The last two, Nicolas Belloni and Abdelkader Tcharek, were sentenced respectively to three years and two and a half years, but were given an 18 months’ suspension in each case.

Defence lawyers called the jail terms too severe, with one, Karim Beylouni, saying his client, Aknouche, had been arrested for a “virtual crime” not carried out.

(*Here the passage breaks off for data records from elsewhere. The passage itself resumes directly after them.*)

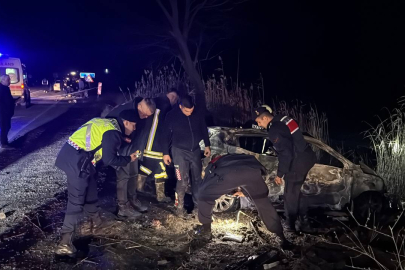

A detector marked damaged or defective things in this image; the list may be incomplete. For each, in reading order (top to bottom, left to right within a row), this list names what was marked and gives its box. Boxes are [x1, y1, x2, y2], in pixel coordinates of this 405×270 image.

wrecked car [200, 127, 384, 214]
burnt vehicle [202, 127, 386, 214]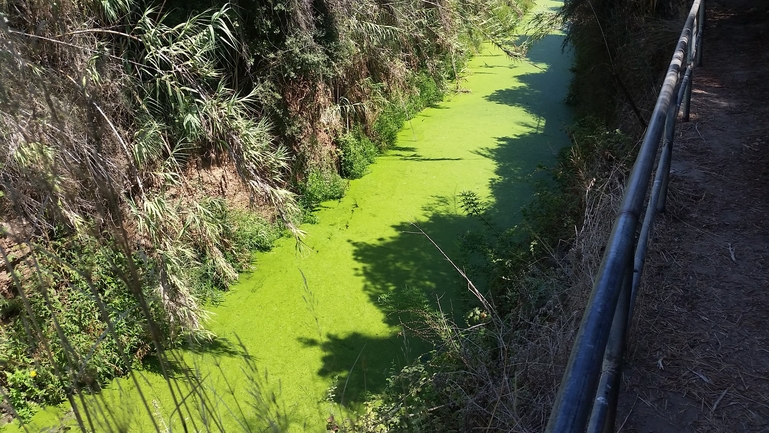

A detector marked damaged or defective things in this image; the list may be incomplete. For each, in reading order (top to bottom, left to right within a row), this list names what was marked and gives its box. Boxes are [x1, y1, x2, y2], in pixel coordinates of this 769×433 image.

rusty metal rail [544, 1, 704, 430]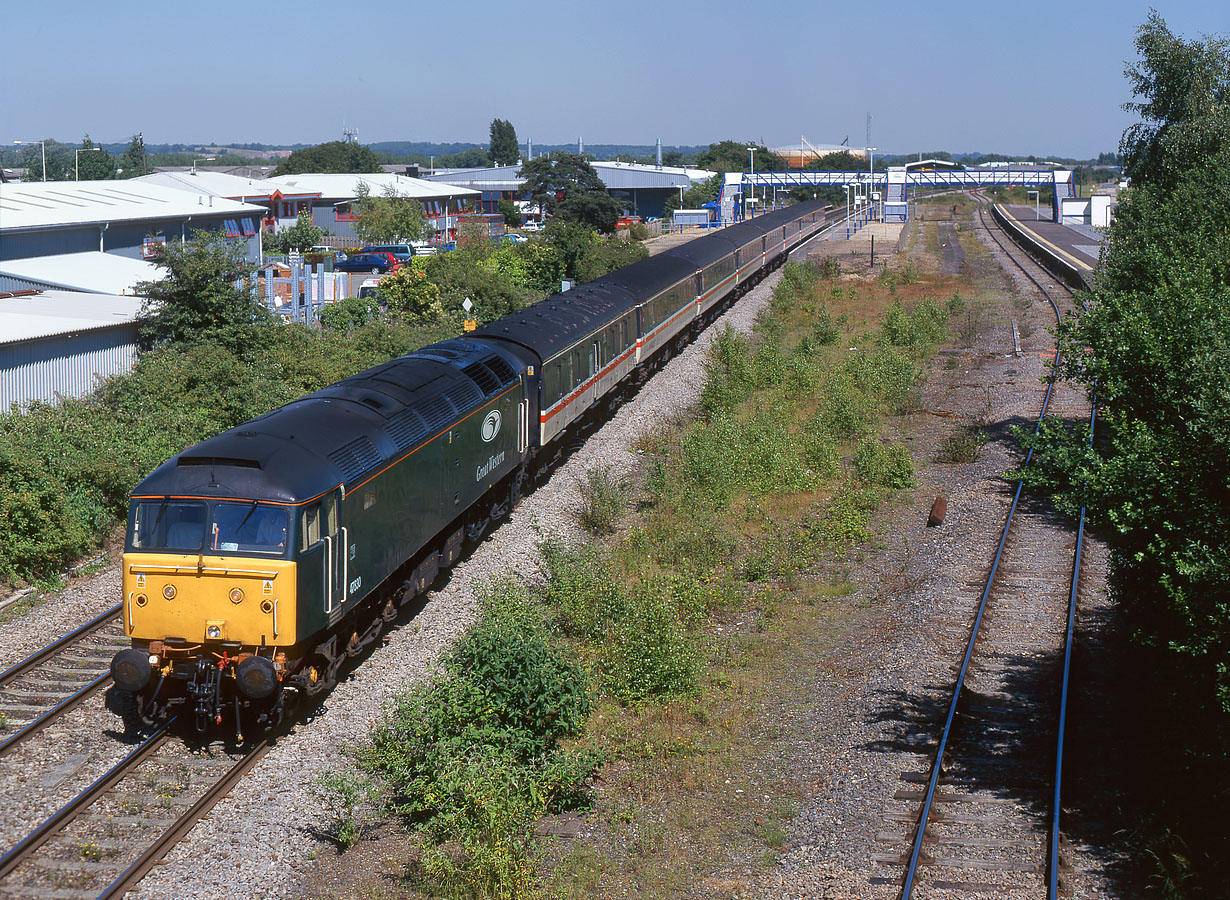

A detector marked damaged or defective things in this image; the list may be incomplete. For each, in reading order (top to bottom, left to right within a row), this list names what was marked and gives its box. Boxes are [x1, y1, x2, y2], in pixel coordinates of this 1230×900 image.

rusty disused track [880, 196, 1092, 900]
rusty disused track [0, 600, 125, 757]
rusty disused track [0, 718, 269, 900]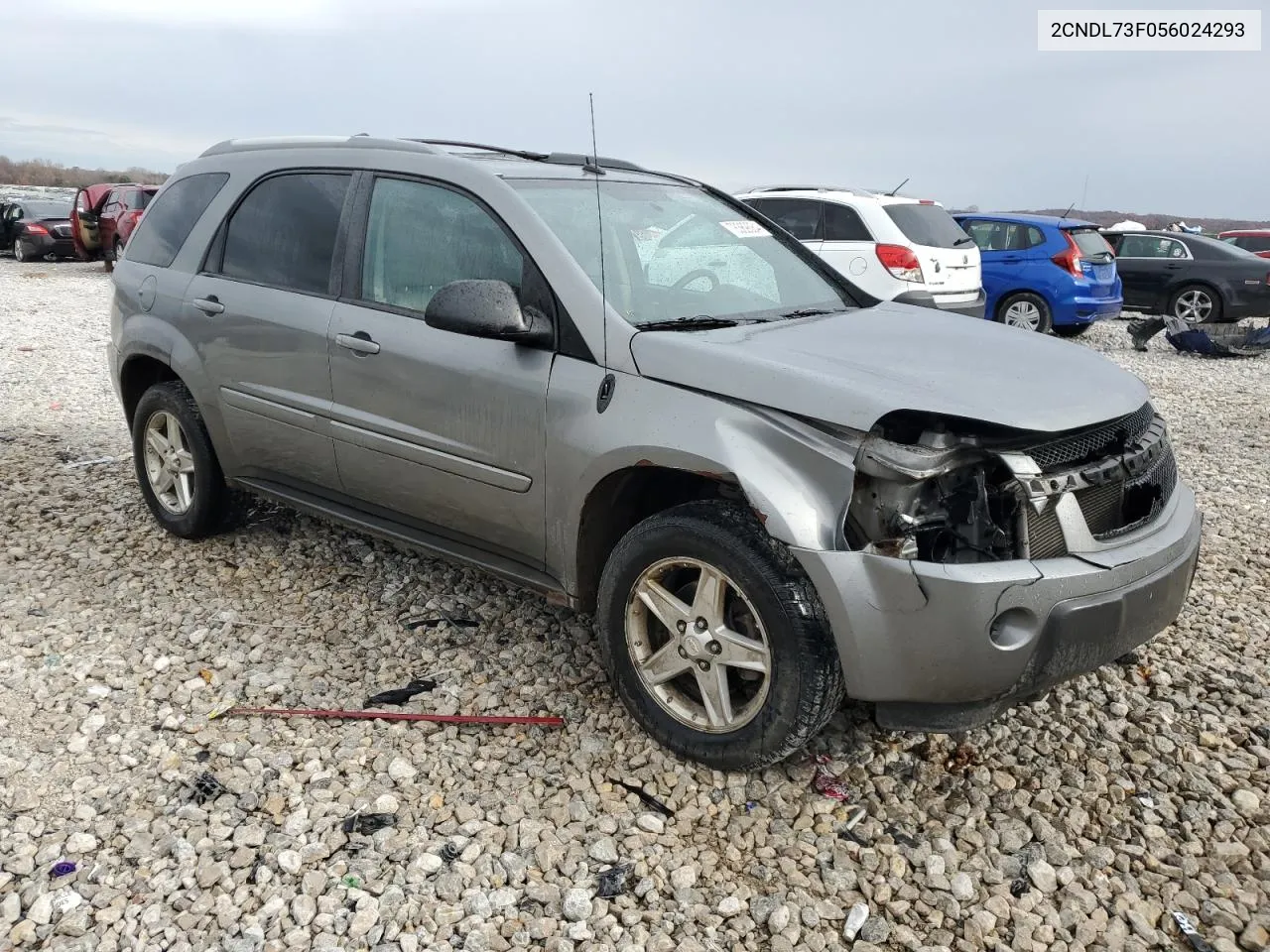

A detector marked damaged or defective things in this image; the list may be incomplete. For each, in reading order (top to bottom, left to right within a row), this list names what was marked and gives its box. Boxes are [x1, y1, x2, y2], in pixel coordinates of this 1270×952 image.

crumpled hood [632, 305, 1153, 436]
broken headlight [853, 433, 1021, 565]
damaged front bumper [792, 484, 1199, 736]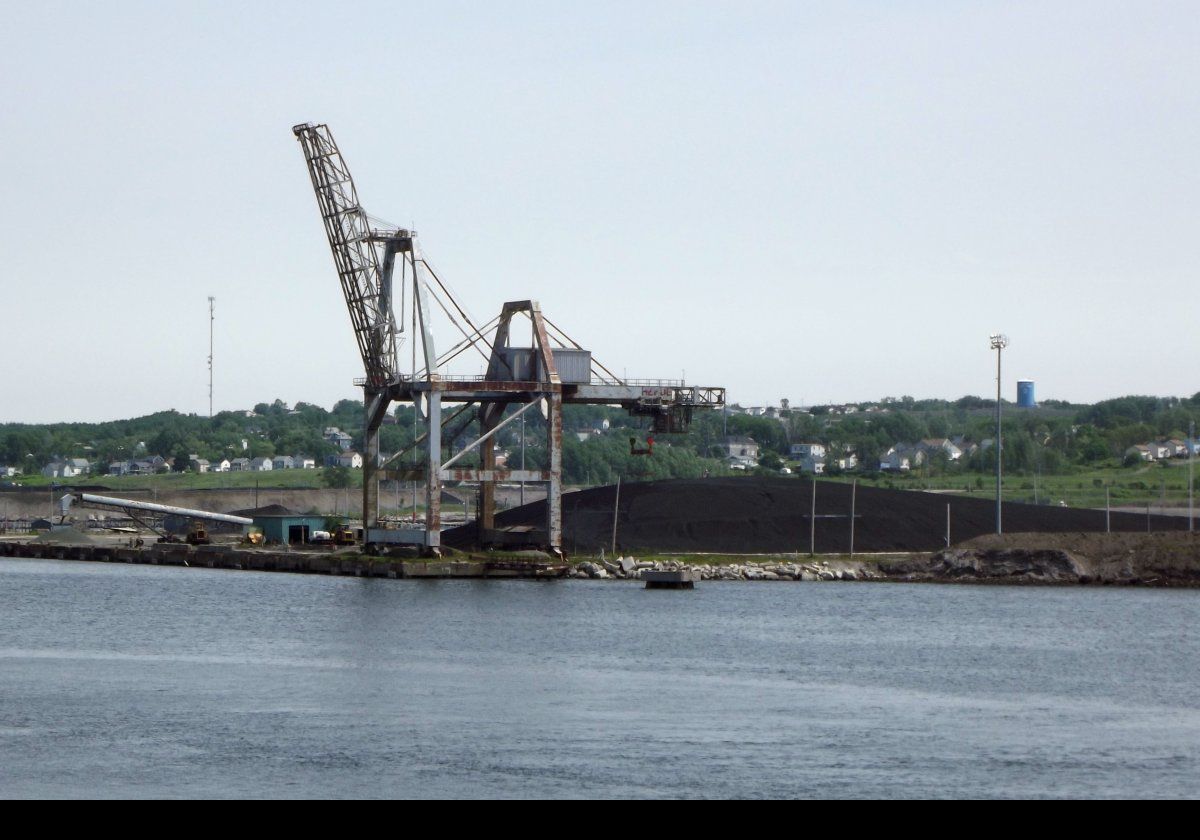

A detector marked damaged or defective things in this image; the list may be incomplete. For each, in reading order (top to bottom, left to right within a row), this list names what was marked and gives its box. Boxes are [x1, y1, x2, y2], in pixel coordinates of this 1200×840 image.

rusty metal crane [292, 121, 720, 556]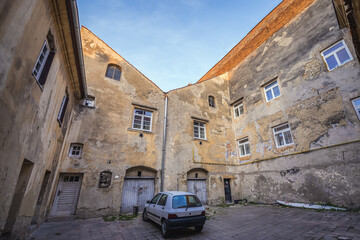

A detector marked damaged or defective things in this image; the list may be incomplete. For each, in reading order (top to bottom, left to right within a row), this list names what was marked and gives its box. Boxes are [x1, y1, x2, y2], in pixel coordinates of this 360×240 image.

rusted metal door [51, 174, 82, 216]
rusted metal door [121, 178, 155, 214]
rusted metal door [187, 179, 207, 203]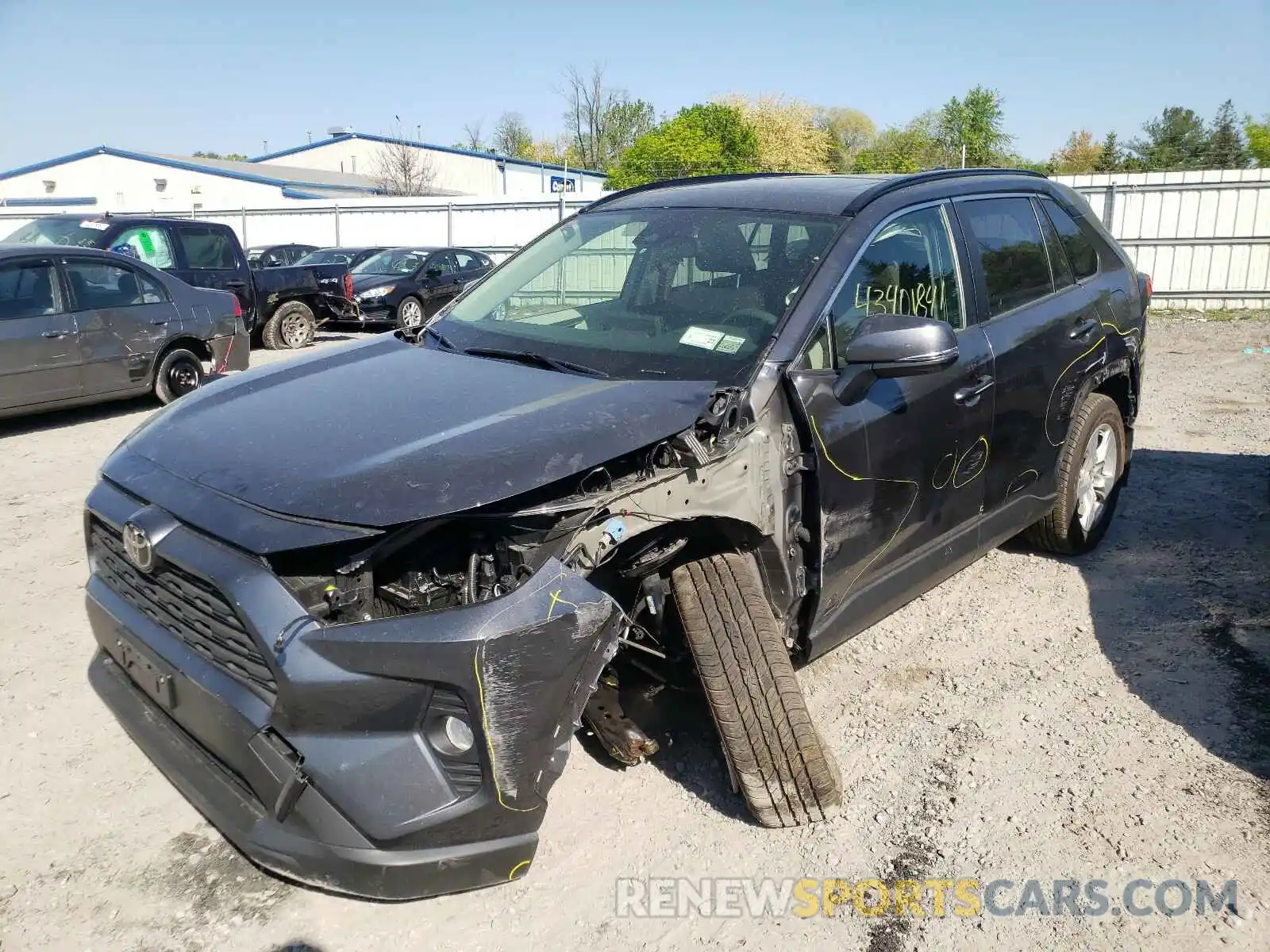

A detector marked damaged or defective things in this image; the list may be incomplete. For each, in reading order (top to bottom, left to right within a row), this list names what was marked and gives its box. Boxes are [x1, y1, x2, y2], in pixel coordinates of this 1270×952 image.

broken bumper [83, 479, 619, 895]
cracked hood [102, 335, 714, 527]
damaged toyota rav4 [82, 169, 1149, 901]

Aknouche had been in a German prison during the planning for the attack.

Khalfaoui’s lawyer, Isabelle Coutant-Peyre (also the lawyer – and wife – of the jailed terrorist known as Carlos the Jackal), said the judgements showed that “French institutions are racist, anti-Arab and Islamophobic.”

The four arrested and sentenced in Germany last year were all French citizens of Algerian origin.

One of them, Djillali Benali, said during the trial that he had trained at an Islamic militants’ camp in Afghanistan but that he had not planned the Strasbourg attack on the orders of Osama bin Laden or his al-Qaeda network.

Three of the accused admitting attempting to bomb a deserted synagogue in Strasbourg in late January or early February 2001 and said their sentences should be light because no one would have been hurt.

Federal prosecutors had tried to draw a link between the group and al-Qaeda, but the defendants repeatedly denied any ties and the prosecutors dropped the charge in January as it would have been too time consuming to prove.

The four were arrested on December 26, 2000 during a police raid in Frankfurt in which explosives, weapons and the videotape were seized.